Bauer nodded grimly and went on.
“… long about the witching hour three tough guys in ski masks come through the door. Can you fill in the rest yourself?”
Shade said, “The tough guys wanted that fine money and they had guns to take it with and Bell was the guard. Is that close?”
“Close enough. Bell was the guard, only he was also a bust-out gambler and pretty soon he was sittin’ in on the game instead of watchin’ the door for tough guys.” Bauer really began to mash away at the rubber balls, his teeth grinding behind an open mouth. “See, Mr. B. has not been fucked with like this for a while, and everybody was gettin’ lax. Now this has happened and everybody is pissed off and in kind of a spot.”
“When Bell got shot,” Shade said, “these pillar-of-the-community types who were there didn’t want to be splattered by any shit, so they dumped the body at the hospital and called it a night, huh, Captain?”
“You got it,” Bauer said.
“Who were they?” Shade asked. “I’d like to talk with them.”

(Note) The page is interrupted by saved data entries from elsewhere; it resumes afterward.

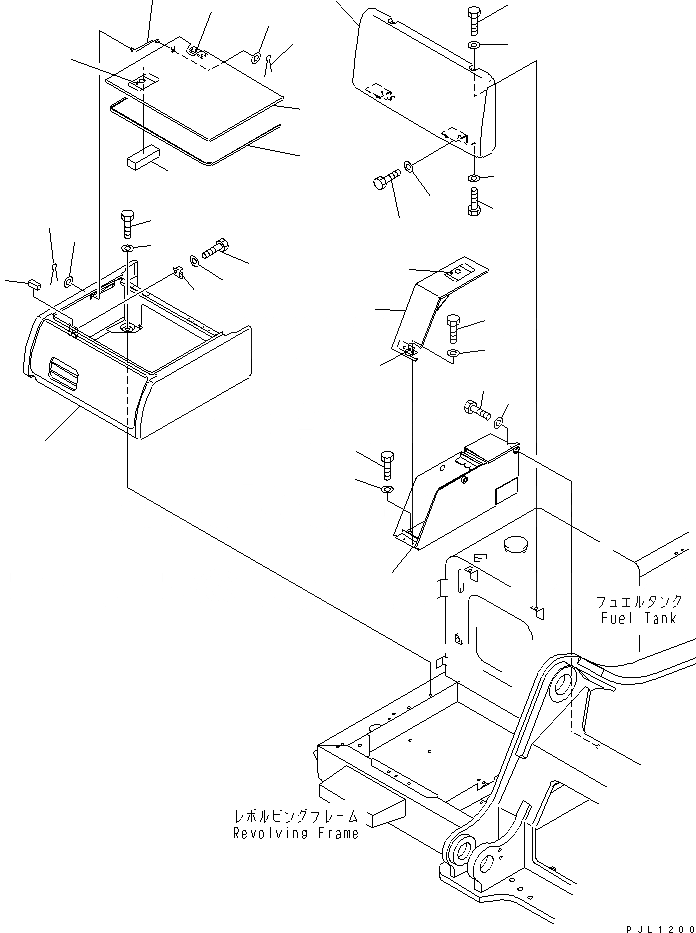 フュエルタンク
Fuel Tank

レボルビングフレーム
Revolving Frame

PJL1200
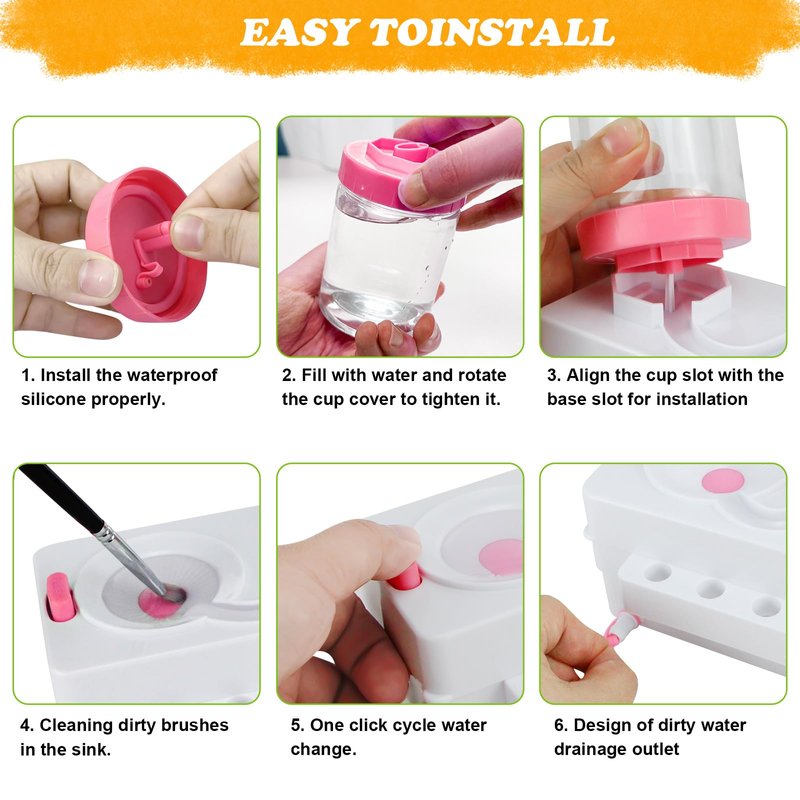 EASY TOINSTALL

1. Install the waterproof silicone properly.

2. Fill with water and rotate the cup cover to tighten it.

3. Align the cup slot with the base slot for installation

4. Cleaning dirty brushes in the sink.

5. One click cycle water change.

6. Design of dirty water drainage outlet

“I’m afraid that won’t happen, Shade. I’m tellin’ you all there is to tell, and it’s all off the record.” Bauer looked hard at Shade. “For the record Officer Bell died while off duty, probably in an attempt to halt a burglary.”
“You think anybody’ll buy that?”
From the shadowed corner came a flat, gasping answer. “It doesn’t matter if it’s believed or not,” Mayor Crawford said. “It will wash.”